Blame it on the Fockers.
After the critical and commercial success of Meet the Parents, Robert De Niro tried to milk laughs from lesser comedies. But certain things can't be milked. It's nearly tragic to see America's Greatest Living Actor on the guest list for The Big Wedding, the latest limp comedy about seniors behaving badly.
Although the title implies that this is a sentimental, special-occasion comedy like New Year's Eve (an all-star fiasco from which De Niro emerged relatively unscathed), it's more like a crass kinsman who pukes in the punchbowl. In his first scene, De Niro upchucks a half-dozen slang terms for oral sex, and it goes downhill from there.
De Niro plays Don, an inexplicably affluent sculptor who bungled his marriage to Ellie (Diane Keaton). After a 10-year spiritual odyssey overseas, Ellie returns for the wedding of their adopted Colombian son Alejandro (miscast British actor Ben Barnes) at the big lakeside home that Don now shares with Ellie's former friend Bebe (Susan Sarandon).
Three days before Alejandro is due to marry Melissa (romantic-comedy kiss of death Amanda Seyfried), he requests that his adoptive parents pretend to be married again for the benefit of his strictly Catholic biological mother, Madonna (Patricia Rae), who is on her way to the States for the first time.
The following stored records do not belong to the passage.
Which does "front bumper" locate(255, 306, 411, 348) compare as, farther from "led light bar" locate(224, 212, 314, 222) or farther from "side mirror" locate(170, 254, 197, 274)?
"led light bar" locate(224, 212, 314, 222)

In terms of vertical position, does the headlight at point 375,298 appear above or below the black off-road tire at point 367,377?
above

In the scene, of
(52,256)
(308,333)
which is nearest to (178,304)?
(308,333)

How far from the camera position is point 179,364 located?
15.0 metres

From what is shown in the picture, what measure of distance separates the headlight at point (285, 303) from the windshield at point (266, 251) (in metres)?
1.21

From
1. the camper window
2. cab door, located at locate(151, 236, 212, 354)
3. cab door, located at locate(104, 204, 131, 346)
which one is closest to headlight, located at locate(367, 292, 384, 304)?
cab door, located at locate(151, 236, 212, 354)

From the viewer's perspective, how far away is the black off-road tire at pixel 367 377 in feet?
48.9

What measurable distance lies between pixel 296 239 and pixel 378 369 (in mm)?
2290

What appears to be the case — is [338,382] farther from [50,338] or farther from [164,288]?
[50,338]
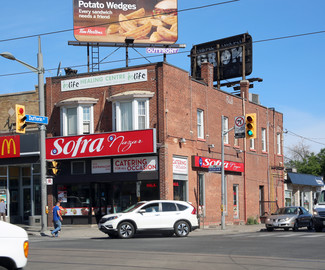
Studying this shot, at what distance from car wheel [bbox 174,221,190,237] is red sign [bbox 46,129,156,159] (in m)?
6.09

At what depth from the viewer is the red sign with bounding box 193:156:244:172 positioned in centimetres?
3153

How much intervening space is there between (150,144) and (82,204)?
6.06 meters

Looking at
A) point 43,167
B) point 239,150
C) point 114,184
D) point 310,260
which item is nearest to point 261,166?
point 239,150

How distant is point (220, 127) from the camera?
116ft

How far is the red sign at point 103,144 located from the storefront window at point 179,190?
125 inches

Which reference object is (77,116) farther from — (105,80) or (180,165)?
(180,165)

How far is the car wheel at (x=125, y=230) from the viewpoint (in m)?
22.1

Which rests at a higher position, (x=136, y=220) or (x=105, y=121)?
(x=105, y=121)

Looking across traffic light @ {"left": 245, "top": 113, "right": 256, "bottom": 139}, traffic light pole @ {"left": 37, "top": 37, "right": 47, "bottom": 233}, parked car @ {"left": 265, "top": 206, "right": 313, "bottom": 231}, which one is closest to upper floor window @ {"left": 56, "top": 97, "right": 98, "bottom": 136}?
traffic light pole @ {"left": 37, "top": 37, "right": 47, "bottom": 233}

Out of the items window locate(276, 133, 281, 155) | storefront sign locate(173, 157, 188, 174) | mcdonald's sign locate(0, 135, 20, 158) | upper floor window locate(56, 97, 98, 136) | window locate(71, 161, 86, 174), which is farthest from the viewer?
window locate(276, 133, 281, 155)

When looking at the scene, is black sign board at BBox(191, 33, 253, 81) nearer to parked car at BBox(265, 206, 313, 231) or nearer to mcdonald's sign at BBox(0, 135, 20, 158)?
parked car at BBox(265, 206, 313, 231)

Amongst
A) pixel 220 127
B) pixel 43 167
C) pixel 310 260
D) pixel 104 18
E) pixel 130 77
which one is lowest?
pixel 310 260

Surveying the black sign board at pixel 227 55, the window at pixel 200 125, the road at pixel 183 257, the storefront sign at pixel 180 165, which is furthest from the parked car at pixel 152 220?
the black sign board at pixel 227 55

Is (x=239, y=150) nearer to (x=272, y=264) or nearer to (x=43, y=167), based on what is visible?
(x=43, y=167)
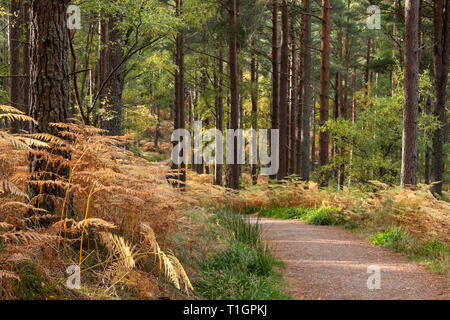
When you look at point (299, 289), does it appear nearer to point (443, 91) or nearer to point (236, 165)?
point (236, 165)

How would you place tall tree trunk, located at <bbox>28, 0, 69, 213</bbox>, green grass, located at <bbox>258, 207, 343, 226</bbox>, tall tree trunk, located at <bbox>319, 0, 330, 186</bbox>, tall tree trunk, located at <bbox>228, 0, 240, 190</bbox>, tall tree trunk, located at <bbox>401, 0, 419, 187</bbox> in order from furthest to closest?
tall tree trunk, located at <bbox>319, 0, 330, 186</bbox>
tall tree trunk, located at <bbox>228, 0, 240, 190</bbox>
green grass, located at <bbox>258, 207, 343, 226</bbox>
tall tree trunk, located at <bbox>401, 0, 419, 187</bbox>
tall tree trunk, located at <bbox>28, 0, 69, 213</bbox>

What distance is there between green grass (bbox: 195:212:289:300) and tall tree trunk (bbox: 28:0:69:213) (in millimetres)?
2075

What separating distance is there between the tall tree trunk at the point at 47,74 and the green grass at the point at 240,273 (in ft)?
6.81

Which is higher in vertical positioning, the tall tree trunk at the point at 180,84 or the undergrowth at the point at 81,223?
the tall tree trunk at the point at 180,84

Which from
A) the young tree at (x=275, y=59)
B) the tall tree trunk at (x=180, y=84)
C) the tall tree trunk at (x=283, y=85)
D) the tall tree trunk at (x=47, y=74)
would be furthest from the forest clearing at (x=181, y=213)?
the tall tree trunk at (x=180, y=84)

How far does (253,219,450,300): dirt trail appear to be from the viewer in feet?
16.9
So on the flimsy basis of respecting the sensitivities of a stranger who doesn't speak English, Ellie moves into the house and Bebe moves out -- and then poses as a caterer to keep an eye on recovering-alcoholic Don.
As if that weren't sitcom-y enough, Ellie and Don have two other adult children: lawyer Lyla (the ubiquitous Katherine Heigl), whose marriage is faltering because she can't have children; and doctor Jared (Topher Grace), a 30-year-old virgin who develops funny feelings for Madonna's manhandling daughter Nuria (Ana Ayora).
Adapted from the 2006 comedy Mon frère se marie and credited to a neophyte writer/director named Justin Zackham, The Big Wedding doesn't have a single moment of recognizable humanity.
On the plus side, it's short, and Robin Williams as a racist priest is blessedly limited to an extended cameo.
Perhaps we'll get more of Williams, along with bickering bridesmaids and a flamboyant wedding planner, in the inevitable bonus-packed home video -- which would make the perfect wedding gift for someone you despise.